Andrea, Maddalena, Pietro, Giorgio, Paolo, santo martire, Antonio abate,
Ladislao d'Ungheria e Stefano; sul sarcofago è la figura giacente del defunto
con due angeli reggicortine; sopra il timpano, statue della Madonna col Bambino
tra S. Giovanni Battista e santo vescovo che presentano due devoti. A d.

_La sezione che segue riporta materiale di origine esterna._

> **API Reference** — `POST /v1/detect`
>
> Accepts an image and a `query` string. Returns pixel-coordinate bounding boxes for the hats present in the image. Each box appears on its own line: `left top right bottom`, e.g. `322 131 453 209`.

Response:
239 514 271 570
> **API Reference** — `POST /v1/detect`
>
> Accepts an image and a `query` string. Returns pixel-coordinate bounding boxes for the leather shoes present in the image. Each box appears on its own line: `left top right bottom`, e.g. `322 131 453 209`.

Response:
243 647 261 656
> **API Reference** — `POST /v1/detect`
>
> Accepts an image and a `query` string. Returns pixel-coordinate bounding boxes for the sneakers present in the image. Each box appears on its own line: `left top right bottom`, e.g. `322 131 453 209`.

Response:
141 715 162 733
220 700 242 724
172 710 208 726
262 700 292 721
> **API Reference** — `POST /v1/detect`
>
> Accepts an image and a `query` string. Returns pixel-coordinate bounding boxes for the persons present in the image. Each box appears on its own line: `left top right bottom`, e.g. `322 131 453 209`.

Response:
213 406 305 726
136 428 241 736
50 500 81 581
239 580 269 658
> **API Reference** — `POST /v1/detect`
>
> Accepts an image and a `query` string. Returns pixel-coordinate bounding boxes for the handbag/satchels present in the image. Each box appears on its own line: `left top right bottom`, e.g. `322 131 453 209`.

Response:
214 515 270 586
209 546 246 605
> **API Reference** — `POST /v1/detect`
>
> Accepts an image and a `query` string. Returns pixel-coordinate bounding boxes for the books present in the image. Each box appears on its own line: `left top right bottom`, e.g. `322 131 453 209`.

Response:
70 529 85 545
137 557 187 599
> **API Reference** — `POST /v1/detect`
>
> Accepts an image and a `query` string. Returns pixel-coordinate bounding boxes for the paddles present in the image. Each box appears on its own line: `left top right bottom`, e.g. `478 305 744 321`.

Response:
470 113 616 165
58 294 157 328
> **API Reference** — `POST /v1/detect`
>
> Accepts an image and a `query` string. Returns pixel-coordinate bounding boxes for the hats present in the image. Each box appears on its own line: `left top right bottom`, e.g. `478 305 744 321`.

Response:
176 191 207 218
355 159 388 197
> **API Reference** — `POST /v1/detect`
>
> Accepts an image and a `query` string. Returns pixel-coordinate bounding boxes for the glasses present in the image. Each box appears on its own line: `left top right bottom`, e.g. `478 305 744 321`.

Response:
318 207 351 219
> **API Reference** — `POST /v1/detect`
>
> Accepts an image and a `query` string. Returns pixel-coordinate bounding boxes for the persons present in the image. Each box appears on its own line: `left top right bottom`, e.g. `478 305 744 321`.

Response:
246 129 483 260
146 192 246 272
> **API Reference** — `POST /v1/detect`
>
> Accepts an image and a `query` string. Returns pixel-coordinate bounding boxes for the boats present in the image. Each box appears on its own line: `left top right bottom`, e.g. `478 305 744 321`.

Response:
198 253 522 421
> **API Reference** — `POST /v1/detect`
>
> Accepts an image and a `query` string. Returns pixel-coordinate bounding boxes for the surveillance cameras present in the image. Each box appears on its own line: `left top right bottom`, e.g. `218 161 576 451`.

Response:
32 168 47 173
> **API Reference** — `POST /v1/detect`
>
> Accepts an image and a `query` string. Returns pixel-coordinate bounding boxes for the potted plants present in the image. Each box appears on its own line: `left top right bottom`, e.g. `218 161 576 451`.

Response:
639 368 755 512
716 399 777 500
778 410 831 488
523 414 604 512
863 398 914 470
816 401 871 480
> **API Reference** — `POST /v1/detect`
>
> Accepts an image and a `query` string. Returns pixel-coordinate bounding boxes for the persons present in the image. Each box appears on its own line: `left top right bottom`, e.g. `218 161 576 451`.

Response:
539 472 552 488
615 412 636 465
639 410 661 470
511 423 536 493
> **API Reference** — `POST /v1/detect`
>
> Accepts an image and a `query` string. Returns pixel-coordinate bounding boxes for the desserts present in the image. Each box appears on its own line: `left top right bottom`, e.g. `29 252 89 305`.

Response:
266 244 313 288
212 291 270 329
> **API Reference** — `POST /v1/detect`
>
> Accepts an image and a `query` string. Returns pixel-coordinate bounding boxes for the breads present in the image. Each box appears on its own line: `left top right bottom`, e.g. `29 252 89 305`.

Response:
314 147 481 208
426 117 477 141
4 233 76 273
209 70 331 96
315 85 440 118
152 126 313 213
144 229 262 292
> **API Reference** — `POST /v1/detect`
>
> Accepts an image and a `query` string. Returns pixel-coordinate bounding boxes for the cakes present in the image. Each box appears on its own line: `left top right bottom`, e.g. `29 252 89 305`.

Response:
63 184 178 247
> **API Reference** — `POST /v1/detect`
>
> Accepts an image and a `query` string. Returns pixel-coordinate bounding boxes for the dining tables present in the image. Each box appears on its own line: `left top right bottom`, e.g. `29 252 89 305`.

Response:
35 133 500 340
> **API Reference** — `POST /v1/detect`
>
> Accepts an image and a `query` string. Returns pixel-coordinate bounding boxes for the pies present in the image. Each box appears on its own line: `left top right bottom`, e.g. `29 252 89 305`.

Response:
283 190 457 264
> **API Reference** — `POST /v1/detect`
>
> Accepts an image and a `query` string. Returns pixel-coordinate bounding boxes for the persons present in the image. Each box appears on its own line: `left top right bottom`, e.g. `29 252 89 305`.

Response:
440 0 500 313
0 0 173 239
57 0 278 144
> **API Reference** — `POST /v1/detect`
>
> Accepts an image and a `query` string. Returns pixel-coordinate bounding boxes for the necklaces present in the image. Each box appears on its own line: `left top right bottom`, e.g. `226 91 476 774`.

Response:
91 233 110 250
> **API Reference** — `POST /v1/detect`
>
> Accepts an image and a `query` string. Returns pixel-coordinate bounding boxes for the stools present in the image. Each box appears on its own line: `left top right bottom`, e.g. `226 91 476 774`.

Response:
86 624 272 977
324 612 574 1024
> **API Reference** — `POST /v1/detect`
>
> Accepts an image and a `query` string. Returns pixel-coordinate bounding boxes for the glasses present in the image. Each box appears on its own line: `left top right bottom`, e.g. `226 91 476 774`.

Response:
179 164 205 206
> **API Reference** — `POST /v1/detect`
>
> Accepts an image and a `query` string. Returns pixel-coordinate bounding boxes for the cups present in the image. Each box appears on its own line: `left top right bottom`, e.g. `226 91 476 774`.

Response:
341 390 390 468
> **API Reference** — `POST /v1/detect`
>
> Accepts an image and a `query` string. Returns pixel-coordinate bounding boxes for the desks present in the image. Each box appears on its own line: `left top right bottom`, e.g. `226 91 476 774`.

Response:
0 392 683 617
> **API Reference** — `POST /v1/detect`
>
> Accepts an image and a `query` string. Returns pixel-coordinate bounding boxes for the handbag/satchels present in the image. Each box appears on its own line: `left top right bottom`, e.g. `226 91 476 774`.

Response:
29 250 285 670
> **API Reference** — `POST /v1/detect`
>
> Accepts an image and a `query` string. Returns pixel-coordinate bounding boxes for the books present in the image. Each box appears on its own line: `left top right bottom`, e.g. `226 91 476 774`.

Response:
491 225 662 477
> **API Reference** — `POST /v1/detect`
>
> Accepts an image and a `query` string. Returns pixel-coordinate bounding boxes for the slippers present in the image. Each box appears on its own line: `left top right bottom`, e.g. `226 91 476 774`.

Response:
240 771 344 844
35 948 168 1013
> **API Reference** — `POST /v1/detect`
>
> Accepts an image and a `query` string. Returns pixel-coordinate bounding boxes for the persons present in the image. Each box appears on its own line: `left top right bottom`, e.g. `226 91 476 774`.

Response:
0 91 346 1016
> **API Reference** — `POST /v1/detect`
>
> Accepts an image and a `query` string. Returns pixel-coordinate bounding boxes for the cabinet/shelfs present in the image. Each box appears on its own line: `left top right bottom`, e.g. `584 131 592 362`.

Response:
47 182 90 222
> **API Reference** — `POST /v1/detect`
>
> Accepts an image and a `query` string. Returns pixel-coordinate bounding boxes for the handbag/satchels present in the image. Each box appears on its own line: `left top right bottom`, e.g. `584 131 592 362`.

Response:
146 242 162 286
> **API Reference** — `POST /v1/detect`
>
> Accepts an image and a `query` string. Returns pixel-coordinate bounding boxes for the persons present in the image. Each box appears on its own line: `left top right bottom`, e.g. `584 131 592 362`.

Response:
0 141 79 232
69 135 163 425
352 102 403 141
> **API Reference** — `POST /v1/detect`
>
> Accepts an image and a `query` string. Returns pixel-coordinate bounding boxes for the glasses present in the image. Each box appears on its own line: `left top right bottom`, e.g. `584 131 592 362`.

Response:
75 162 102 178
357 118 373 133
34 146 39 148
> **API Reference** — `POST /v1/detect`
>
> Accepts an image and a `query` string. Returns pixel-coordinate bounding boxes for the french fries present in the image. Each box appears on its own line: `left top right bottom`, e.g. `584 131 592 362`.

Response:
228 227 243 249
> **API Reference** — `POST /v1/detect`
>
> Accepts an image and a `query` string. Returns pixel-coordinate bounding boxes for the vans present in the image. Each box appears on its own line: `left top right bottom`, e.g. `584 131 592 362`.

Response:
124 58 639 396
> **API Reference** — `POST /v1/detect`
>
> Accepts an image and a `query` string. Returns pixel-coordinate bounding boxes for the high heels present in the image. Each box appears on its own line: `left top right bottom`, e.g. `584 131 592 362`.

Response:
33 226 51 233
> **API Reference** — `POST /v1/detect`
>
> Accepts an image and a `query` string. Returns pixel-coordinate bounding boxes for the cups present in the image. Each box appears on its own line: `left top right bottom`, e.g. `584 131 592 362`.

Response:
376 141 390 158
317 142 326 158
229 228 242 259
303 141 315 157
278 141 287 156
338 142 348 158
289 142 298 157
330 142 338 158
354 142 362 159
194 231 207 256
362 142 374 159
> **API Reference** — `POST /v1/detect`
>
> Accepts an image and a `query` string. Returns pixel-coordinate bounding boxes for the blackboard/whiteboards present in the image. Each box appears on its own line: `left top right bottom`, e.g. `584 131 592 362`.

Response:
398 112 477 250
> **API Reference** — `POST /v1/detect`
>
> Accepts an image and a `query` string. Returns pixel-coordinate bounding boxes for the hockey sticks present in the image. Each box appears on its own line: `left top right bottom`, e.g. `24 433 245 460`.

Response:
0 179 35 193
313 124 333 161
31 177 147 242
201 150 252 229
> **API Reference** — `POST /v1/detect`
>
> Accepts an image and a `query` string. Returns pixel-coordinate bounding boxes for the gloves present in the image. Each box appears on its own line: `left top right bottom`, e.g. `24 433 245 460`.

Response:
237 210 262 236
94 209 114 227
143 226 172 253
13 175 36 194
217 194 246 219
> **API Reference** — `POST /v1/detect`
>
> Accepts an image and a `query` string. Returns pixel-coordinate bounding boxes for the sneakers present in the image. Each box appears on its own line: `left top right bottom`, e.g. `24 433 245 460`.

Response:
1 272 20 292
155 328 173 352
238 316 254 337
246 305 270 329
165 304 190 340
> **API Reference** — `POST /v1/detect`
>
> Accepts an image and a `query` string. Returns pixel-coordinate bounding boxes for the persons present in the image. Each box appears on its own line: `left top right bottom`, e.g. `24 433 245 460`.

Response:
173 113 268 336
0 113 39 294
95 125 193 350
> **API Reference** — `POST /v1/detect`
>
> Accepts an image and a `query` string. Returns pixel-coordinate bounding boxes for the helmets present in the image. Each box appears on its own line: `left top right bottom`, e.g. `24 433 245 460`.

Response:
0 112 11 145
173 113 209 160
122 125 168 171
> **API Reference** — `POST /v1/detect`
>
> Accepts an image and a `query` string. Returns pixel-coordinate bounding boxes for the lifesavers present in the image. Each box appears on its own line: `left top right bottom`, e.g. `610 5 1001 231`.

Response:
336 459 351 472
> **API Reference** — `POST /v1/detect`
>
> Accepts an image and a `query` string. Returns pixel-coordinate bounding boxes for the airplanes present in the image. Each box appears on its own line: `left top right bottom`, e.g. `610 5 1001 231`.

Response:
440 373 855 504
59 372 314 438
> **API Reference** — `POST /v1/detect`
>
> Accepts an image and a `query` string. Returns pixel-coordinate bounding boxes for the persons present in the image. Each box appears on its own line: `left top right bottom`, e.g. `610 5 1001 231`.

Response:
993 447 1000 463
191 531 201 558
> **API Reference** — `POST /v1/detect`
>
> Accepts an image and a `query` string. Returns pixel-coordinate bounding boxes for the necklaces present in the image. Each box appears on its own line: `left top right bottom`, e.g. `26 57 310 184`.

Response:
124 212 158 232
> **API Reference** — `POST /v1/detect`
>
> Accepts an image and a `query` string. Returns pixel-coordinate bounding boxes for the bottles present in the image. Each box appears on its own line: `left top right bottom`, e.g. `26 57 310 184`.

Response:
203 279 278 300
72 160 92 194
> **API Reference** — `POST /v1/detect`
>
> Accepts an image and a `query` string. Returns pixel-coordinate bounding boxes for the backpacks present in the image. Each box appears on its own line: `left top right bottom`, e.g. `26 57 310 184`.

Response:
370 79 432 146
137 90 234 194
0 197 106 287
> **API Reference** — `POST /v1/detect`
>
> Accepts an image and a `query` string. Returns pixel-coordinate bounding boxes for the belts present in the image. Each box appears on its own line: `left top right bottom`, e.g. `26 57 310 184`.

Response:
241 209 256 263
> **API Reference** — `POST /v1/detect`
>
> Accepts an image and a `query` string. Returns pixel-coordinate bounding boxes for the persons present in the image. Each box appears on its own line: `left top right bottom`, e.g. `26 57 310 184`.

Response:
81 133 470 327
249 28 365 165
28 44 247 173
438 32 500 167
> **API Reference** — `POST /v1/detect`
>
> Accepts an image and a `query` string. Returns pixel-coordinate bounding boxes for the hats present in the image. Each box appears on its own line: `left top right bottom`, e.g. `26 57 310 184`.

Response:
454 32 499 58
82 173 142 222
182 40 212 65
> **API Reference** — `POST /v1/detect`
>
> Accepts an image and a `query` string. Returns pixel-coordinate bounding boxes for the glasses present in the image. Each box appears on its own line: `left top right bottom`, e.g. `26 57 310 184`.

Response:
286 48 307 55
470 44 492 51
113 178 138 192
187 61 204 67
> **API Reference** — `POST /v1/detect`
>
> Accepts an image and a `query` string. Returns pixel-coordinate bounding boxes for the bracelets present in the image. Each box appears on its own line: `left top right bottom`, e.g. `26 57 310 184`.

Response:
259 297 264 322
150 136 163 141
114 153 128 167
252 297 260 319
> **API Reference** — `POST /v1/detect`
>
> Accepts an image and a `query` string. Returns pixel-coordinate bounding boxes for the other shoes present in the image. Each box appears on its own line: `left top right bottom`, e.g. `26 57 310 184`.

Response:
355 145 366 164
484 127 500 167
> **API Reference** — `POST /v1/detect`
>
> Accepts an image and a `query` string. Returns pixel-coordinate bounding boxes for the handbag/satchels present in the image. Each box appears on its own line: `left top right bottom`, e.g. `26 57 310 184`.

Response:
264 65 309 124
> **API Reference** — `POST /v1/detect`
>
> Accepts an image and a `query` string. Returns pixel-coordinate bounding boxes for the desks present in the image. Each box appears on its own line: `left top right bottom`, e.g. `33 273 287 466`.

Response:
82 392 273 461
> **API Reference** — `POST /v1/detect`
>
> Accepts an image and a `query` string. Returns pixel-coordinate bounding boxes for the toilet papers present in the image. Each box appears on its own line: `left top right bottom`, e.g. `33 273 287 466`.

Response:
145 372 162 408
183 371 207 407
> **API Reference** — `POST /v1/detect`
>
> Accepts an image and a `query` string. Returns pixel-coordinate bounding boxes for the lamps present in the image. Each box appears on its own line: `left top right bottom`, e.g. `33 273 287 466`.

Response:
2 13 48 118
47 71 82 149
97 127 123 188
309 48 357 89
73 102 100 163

dell'altar maggiore, campana fusa da Cosma di Laurino (1336).
A sin. del
presbiterio, nella cappella di S. Michele, altare in legno scolpito e dorato del
1718; nella nicchia, S. Michele arcangelo, statua lignea della stessa epoca; sul
fastigio, stemma dei Sanseverino e sul paliotto, stemma dei Domenicani. Nel
pavimento davanti all'altar maggiore, lastra tombale di Cobella Ruffo (1447),
con figura femminile giacente e ai lati stemmi dei Ruffo-Sanseverino.

Su piazza
Tommaso Campanella è ricordato con un monumento il soggiorno del filosofo di
Stilo nel Convento domenicano, costruito a partire dal 1440 e di cui si
ammira il chiostro della stessa epoca. Sulla stessa piazza si affaccia palazzo
Pancaro (XVI secolo), una delle più antiche dimore gentilizie.
Lasciata la
piazza, si raggiunge per via Paladino la casa-torre dei Pallotta di
origine normanna, sempre nei dintorni della chiesa della Consolazione, dov’è
piacevole passeggiare per i vicoli. Da lì scendendo si arriva a piazza Balbia,
che nel medioevo era il balium, luogo delle assemblee pubbliche, il cui slargo
ospita la chiesa di San Giacomo Apostolo.
La chiesa
di San Giacomo Apostolo è uno degli edifici religiosi più antichi del
centro abitato: secondo alcune ipotesi un'epigrafe in lingua greca situata
in una delle cappelle farebbe risalire la sua costruzione al 873 d.C. ad opera
dei bizantini, mentre le più antiche notizie certe della sua esistenza
risalgono ad un documento di vendita del 1182.

Durante i
secoli la chiesa ha subito numerosi rimaneggiamenti. La forma attuale presenta
una singola navata e cinque cappelle laterali. Le decorazioni interne e l'altare
maggiore in marmo policromo risalgono al Settecento mentre all'esterno
spicca un portale barocco decorato con cimase in
rilievo e motivi vegetali.,
di probabile origine bizantina e con interno barocco (altare e decorazioni a
stucco), restaurata di recente. Intorno alla chiesa sorse il primo nucleo
abitato, di chiara derivazione araba, come si può capire dall’intrico di
strade e vicoli ciechi disposti su un tracciato a corona che si incrociano,
proseguono o si annullano l’uno nell’altro.
Da piazza
Balbia continuando per le stradine tortuose del centro storico si arriva in
piazza San Francesco di Paola su cui si affaccia l’omonima chiesa con
l’attiguo complesso monastico, ora sede del Municipio, al cui interno si
ammira un bel chiostro settecentesco.